The contents on this page remain on our website for informational purposes only.
Content on this page will not be reviewed or updated.




© JOHN TAYLOR

Mrs. Moser & The Report Centre
The old council offices in Victoria Road.

Milton Keynes Citizen, July 26, 2012

Herbie, the newly acquired rescue dog, took me for a walk around Fenny Stratford the other evening and after playing dominant male with the local cats (from a safe distance) and investigating choice sniffs on the lamp posts, we chanced upon the old Council Offices.

And the newly displayed To Let sign caused me to muse what next would fate decree for this iconic premises.

While as for its bygone days, with the artistic brush of imagination and a palette filled with a little knowledge, the mind’s eye pictures a pastiche of perhaps romanticised reminiscence, which from times of peace and war evoke a kaleidoscope of emotions.

On the plaque is the name of the council’s surveyor, John Chadwick, who designed the building and poignantly he also designed the war memorial at Old Bletchley, upon which appears the name of his only son, Douglas, who died of wounds sustained in the Battle of Fromelles in World War One.

Then in World War Two there would be further sadness when the brother of a member of the Council Office staff was killed in action in Burma.

He was Glyn Hankins and his sister, Olive, would name her son Glyn.

During World War One the council had insured the offices for £2,000 against air attack which became a much greater threat following the outbreak of World War Two, when the Council Offices accommodated the Report Centre.

Here air raid reports would be received and as a full time member of staff Olive, having worked the first shift voluntarily, helped to maintain a telephone watch for an average of 12 hours a day, seven days a week.

In fact in company with Mr W Bradbury she carried out not only all the clerical and administration work of the A.R.P. Dept. but others as well.

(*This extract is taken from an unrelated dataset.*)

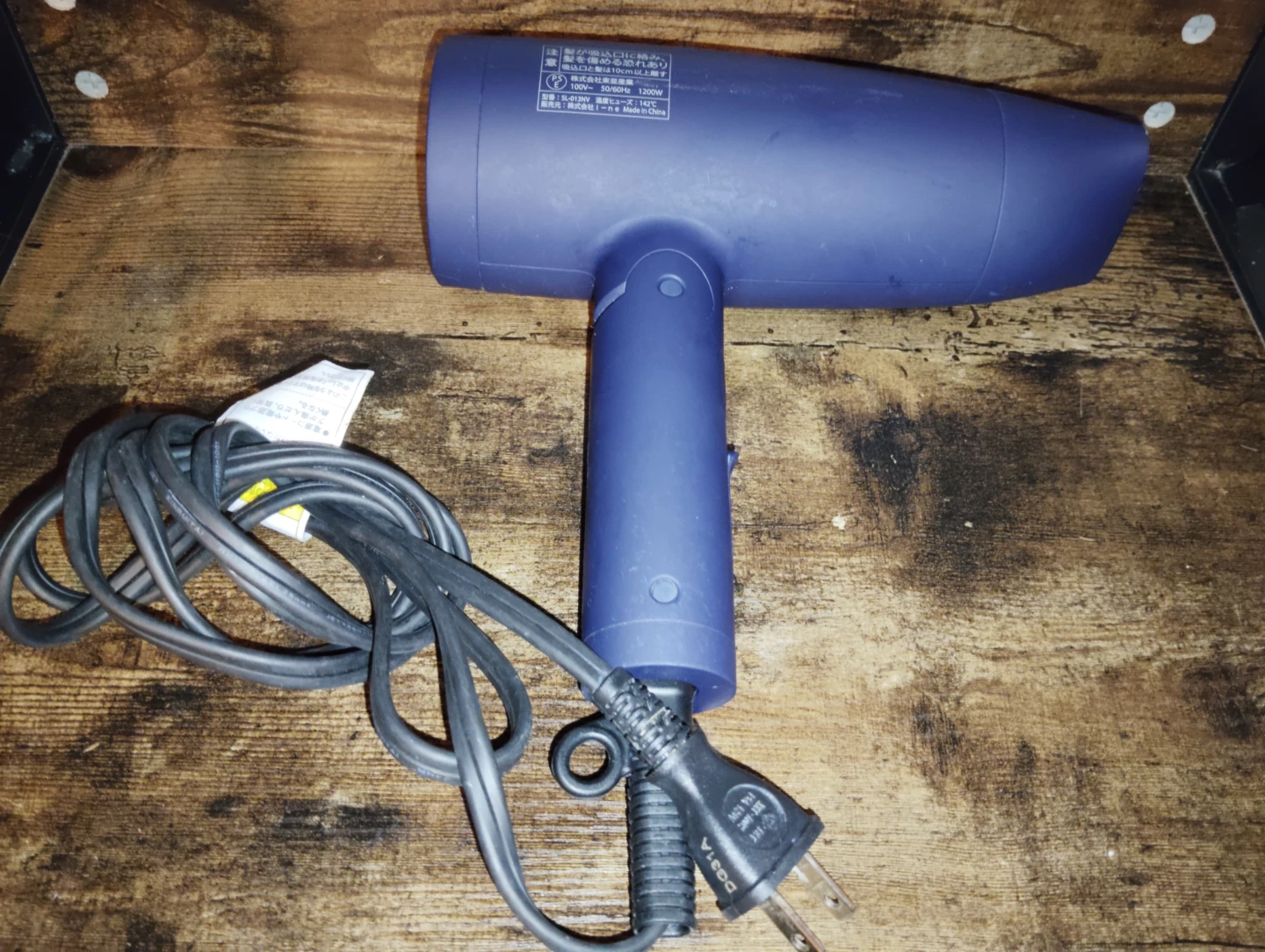 【動作確認済】サロニア ヘアドライヤー SL-013NVの写真2枚目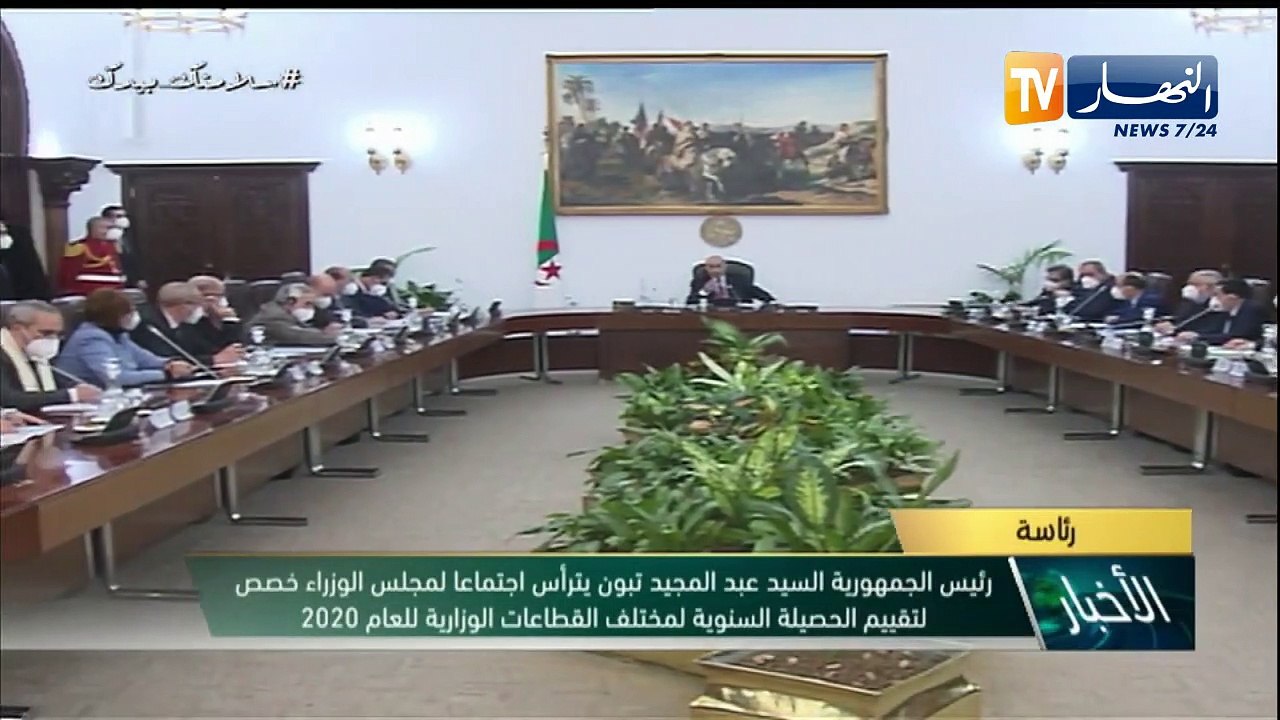 سياسة: الحكومة فيها وعليها..بوادر تغيير حكومي مرتقب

Born in Bletchley, the only daughter of Mr and Mrs W Hankins, of 46, Windsor Street, Olive had attended The Cedars School, at Leighton Buzzard, and then worked in Bedford and later in the offices of J.L. Shirley Ltd., in Bletchley Road. In 1937 she married Carl Moser, who after leaving Banbury County School had joined the Banbury Advertiser before moving in 1933 to the Observer at Leighton Buzzard.

In 1934 he became the local reporter for the North Bucks Times but following the outbreak of war joined the Army in 1940 as a 2nd Lieutenant in the 135th Field Regiment. After the Fall of Singapore in 1942 he was reported missing and it was burdened with this uncertainty that Olive carried on with her duties.

Then, dated June 20, 1943, she received a postcard stating that Carl was a prisoner of the Japanese and thus with some measure of comfort during March 1944 as secretary of the Bletchley Aid to China Fund she attended a reception at the Mansion House, London, given by the Lord Mayor and Lady Mayoress. As throughout the country, on the morning of Wednesday, May 2, 1945 the Civil Defence personnel ceased their duties and of the original members it would be Olive who worked the last shift at the Report Centre and sounded the last siren.
Yet the war with Japan would continue until the dropping of the atom bombs. In the aftermath she then received a card from Carl. This was sent from Bangkok on September 2, 1945 and on Saturday, October 13 he arrived at Liverpool aboard the Empire Pride, saying only of his experience that it had been ‘jolly rough.’

He now returned to his journalistic profession and in late 1945 was offered the position of the Bletchley District Gazette. When this was bought in 1951 by Home Counties Newspapers he became the editor of the North Bucks Times and in 1972 he joined the Milton Keynes Development Corporation as press officer.

Carl died in 1993 and Olive in 2003 and their grave is in St Mary’s churchyard.

Just one tale of sadness and joy from the wartime annals of the old Council Offices. In fact just one tale from the continuing annals of human conflict.

But then I was jolted back to the present when Herbie noticed the local cats regrouping and in the ensuing commotion my musings abruptly ended, with the certainty that humans are not the only species unable to co-exist on this planet.